Hay platos que no solo llenan el estómago, también calman el alma. Se les conoce como comfort food o comida reconfortante, y no tienen que ser sofisticados: basta un guiso casero, un arroz con leche como el de la abuela, una sopa caliente en un día gris. La cocina emocional está más viva que nunca, y va mucho más allá del sabor.
Según un estudio de la Universidad de Buffalo, el 67% de las personas asocia su “comida favorita” con recuerdos familiares o momentos felices de la infancia. La razón es biológica y emocional: la comida no solo nutre, también activa zonas del cerebro vinculadas a la memoria y el afecto.

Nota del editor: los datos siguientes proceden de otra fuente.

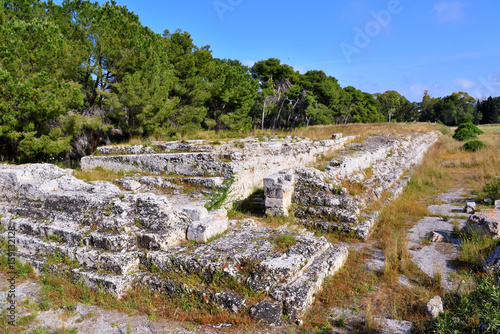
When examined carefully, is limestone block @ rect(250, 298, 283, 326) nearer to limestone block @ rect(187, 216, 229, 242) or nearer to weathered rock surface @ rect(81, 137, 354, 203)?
limestone block @ rect(187, 216, 229, 242)

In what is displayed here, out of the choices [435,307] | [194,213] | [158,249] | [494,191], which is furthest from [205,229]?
[494,191]

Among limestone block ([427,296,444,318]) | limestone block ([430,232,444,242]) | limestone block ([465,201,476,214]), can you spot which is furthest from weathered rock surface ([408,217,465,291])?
limestone block ([465,201,476,214])

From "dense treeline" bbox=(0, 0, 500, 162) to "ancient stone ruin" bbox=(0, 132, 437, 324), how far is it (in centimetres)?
600

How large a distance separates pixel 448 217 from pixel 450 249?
6.56 feet

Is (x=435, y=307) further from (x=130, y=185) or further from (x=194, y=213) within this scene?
(x=130, y=185)

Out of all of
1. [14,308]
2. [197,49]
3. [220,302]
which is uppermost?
[197,49]

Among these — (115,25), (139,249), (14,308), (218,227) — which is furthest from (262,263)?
(115,25)

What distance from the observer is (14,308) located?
392 centimetres

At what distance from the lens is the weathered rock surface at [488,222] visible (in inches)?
203

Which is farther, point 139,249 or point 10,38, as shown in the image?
point 10,38

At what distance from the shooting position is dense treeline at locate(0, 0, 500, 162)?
428 inches

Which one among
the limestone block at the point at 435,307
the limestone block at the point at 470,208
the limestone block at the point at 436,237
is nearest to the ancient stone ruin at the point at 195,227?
the limestone block at the point at 436,237

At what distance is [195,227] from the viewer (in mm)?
4691

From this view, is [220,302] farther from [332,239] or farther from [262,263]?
[332,239]
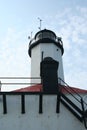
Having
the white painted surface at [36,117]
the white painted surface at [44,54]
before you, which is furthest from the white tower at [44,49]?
the white painted surface at [36,117]

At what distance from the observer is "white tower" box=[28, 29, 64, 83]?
72.9 feet

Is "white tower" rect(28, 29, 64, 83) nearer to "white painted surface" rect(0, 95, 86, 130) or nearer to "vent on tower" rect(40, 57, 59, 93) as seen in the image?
"vent on tower" rect(40, 57, 59, 93)

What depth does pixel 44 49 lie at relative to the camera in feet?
74.4

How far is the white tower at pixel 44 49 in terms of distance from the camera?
22.2 m

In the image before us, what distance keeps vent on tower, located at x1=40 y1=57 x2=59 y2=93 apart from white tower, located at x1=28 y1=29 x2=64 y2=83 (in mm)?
6992

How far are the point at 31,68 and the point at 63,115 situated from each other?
929 centimetres

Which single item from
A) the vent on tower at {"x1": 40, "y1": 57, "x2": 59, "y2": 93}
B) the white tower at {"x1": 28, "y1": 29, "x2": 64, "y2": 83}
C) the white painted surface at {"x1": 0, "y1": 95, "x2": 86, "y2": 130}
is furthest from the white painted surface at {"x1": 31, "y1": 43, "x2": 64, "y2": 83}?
the white painted surface at {"x1": 0, "y1": 95, "x2": 86, "y2": 130}

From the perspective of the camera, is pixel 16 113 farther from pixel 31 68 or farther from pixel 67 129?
pixel 31 68

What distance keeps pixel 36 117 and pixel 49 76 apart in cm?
214

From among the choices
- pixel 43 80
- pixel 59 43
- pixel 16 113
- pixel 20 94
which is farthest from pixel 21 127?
pixel 59 43

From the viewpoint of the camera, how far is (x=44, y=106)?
1377 centimetres

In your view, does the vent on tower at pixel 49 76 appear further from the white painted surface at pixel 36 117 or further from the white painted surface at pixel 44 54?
the white painted surface at pixel 44 54

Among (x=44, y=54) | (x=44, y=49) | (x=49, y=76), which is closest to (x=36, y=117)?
(x=49, y=76)

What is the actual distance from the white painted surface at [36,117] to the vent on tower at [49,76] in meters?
0.44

Por eso no sorprende que, en tiempos de incertidumbre o estrés, muchas personas regresen a las recetas que vieron preparar a sus madres o abuelas. En redes sociales, hashtags como #recetasconhistoria o #saboracasita acumulan millones de vistas, mostrando cómo cocinar también puede ser una forma de reconectar con nuestras raíces.
Lo curioso es que la comida emocional no siempre busca lo “saludable” según estándares modernos. A veces es grasa, frita o muy calórica. Pero eso no importa: su valor está en lo simbólico, en ese instante donde una mordida puede hacerte sentir seguro, acompañado o menos solo.
Al final, cocinar (o comer) no siempre es por hambre. A veces es por amor, nostalgia o simple necesidad de sentir algo familiar. Y en ese sentido, sí: hay platos que son mejores que un abrazo.